Et Google racheta Mary Poppins

Daniel Schneidermann - - Numérique & datas - Le matinaute - 51 commentaires

C'est fait, je suis entré pleinement dans le XXIe siècle :  une enceinte connectée est entrée subrepticement chez nous. La grâce et la légèreté de Mary Poppins dans un drôle de galet gris, toujours prêt, réponse à tout, pour peu que la requête commence avec les mots magiques : "ok Google" -pourquoi Google s'incarne-t-il dans une voix féminine ? Pourquoi pas un majordome mâle, plutôt qu'une documentaliste omnisciente ? Question annexe, mais pas sans intérêt.

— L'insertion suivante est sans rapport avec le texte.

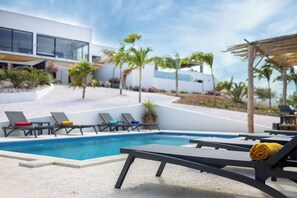 A modern poolside area with lounge chairs and a clear blue pool. - Casa Pasha - Apartment Sasha - Jan Thiel (Jan Thiel)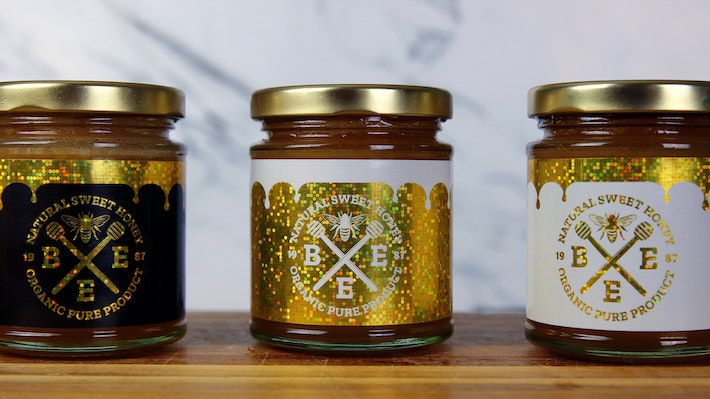 Rectangle glitter labels in different colors used as honey jar labels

Sur les fondamentaux, Mary poppins est imbattable. "Ok Google, quel temps fera-t-il aujourd'hui ?" "Ok Google, quel jour sommes-nous ?" "Ok Google, quelles sont les dernières informations ?" "Voici les dernières actualités, selon France Info, le flash aujourd'hui..." (Tiens, un accord avec Radio France ?) "Ok Google, raconte-moi plutôt une blague" "Une blague ? C'est parti. C'est l'histoire d'un homme qui rentre dans un café. Et plouf !"

Cependant, certaines limites apparaissent vite. "Ok Google, écouter le lundi au soleil, de Claude François". "Bien sûr, vous allez écouter le lundi au soleil de Claude François, sur Deezer".  Pour trouver un morceau de musique, Mary Poppins sait parfaitement se connecter à Deezer et Spotify -pour peu que notre compte "Google Home" soit raccordé à une de ces deux plateformes, mais n'a pas encore trouvé le chemin de Youtube. Tiens tiens ! Aurait-elle passé des accords subreptices avec les plateformes payantes ?

Evidemment, l'apparence humaine de la voix donne envie de titiller sa propriétaire. "Ok Google, où étais-tu hier soir ?" "J'ai fait quelques recherches, j'ai joué un peu aussi". "Ok Google, est tu heureux ?" "Rendre service me rend heureuse". "Ok Google, combien coûtes-tu ?" "Discuter avec moi, c'est gratuit." Poussons. "Pourquoi Google ne paie pas d'impôt en France ?" "Ca ce n'est pas dans mes cordes" "Tu es nulle !" "Je dois encore m'améliorer. Que devons-nous corriger ?"

Très vite, viennent les angoisses. Que va-t-elle retenir de nous ? Ne va-t-elle pas, très vite, trop bien nous connaître ? "Ok Google, nos conversations sont-elles enregistrées ?" "Google s'active lorsque vous prononcez le mot clé, et ce que vous dites ensuite est enregistré, puis envoyé à Google". Au moins, elle joue cartes sur table. "Est-ce que Google stocke ensuite nos conversations ?" "Malheureusement, je ne sais pas comment vous aider avec ça". Sauf qu'elle a apparemment été dotée d'une capacité (limitée encore) d'auto-enrichissement de sa mémoire. Si elle ne se souvient pas des requêtes d'un jour sur l'autre, elle a retenu le nom de notre écrivain préféré -après nous en avoir loyalement averti "je m'en souviendrai".

L'enceinte connectée a le goût d'une intelligence artificielle, les accents d'une intelligence artificielle (voir notre émission), mais ce n'est pas une intelligence artificielle. En dépit de ses "je m'en souviendrai", et de ses "j'apprends tous les jours", elle n'apprend pas grand chose. Impression grisante d'assister aux balbutiements d'une nouvelle révolution, à une charmante esquisse dont on se souviendra avec nostalgie dans dix ou vingt ans, comme aujourd'hui des crouiiiic des premières connexions Internet, si toutefois ses descendantes nous laissent encore la faculté de nous souvenir de quelque chose.